Valenzuela atribuye a la alta tasa de soledad de los jóvenes y mayores de edad a que son las etapas de la vida en que las personas “están más desvinculadas”, mientras que en la etapa media suelen tener un cónyuge, hijos, restablecen la relación con la familia de origen y todavía no han perdido a sus amigos. Las bajas en los índices de vecindad –cada vez se conocen menos números de vecinos–, el académico se lo adjudica a la inseguridad. “Este ambiente de pánico que se apodera de países como el nuestro que han recibido un flujo migratorio súbito y masivo, con aumentos en la tasa de criminalidad y que crean un ambiente de inseguridad barrial muy fuerte”.

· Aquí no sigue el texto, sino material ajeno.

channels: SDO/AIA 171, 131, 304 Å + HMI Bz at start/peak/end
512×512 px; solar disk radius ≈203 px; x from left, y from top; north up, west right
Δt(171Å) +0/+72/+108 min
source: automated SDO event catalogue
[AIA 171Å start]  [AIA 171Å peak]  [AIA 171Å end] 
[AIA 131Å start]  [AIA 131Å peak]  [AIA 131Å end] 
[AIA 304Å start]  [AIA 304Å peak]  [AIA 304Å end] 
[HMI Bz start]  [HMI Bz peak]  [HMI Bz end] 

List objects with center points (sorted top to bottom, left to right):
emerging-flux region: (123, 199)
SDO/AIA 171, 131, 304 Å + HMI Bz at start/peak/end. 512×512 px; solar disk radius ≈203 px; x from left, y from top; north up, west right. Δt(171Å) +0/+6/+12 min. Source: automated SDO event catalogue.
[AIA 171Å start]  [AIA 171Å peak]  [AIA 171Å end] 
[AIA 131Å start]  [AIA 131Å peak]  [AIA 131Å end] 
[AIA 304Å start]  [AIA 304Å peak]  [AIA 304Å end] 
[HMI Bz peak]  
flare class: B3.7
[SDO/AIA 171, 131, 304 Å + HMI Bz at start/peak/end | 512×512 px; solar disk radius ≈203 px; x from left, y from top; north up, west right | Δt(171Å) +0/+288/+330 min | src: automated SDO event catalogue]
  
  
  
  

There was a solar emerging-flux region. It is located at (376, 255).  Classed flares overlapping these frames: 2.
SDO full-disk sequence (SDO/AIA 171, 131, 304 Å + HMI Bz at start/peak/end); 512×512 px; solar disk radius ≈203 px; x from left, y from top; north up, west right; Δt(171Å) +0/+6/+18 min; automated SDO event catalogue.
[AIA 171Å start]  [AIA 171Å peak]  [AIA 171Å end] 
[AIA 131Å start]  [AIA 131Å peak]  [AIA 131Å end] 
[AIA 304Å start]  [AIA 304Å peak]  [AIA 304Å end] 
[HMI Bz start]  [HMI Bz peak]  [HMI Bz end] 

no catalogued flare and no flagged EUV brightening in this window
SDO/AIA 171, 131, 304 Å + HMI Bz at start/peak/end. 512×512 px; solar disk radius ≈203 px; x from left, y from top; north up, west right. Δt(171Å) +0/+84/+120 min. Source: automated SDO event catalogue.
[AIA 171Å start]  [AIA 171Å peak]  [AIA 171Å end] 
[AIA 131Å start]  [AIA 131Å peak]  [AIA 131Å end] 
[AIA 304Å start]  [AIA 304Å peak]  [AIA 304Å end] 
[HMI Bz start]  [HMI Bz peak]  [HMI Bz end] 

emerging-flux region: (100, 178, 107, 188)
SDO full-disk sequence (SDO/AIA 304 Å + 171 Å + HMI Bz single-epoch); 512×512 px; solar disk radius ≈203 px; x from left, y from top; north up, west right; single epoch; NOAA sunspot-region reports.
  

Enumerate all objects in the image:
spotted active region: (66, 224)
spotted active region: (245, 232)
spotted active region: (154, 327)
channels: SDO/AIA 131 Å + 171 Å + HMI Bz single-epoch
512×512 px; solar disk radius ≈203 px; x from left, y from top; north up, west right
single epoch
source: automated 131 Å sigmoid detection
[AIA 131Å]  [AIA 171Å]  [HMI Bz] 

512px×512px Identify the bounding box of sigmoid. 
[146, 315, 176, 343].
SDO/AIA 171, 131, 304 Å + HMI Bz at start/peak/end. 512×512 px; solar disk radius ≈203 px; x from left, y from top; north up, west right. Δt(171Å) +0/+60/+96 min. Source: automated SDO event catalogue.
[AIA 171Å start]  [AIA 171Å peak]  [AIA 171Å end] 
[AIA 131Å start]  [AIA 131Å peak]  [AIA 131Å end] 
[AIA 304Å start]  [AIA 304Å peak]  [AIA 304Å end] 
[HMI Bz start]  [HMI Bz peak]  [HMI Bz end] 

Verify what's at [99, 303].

Margarita Sanhueza ya apenas sale. A su hija que vive en Providencia, un barrio residencial de la zona oriente de Santiago, le dijo que no fuera a visitarla más porque tiene un buen coche y se han registrado muchos portonazos por donde vive. Incluso se tuvo que cambiar de consultorio. Cuenta que un grupo de vendedores ambulantes se tenían tomada la acera de ingreso y se peleaban con cuchillos a plena luz del día. Los propios funcionarios del recinto sanitario derivaban a los pacientes a una entrada trasera para no exponerlos. El peligro lo reciente fuera de casa. Pero también dentro. Teme tropezar una noche oscura. No hace falta que diga por qué.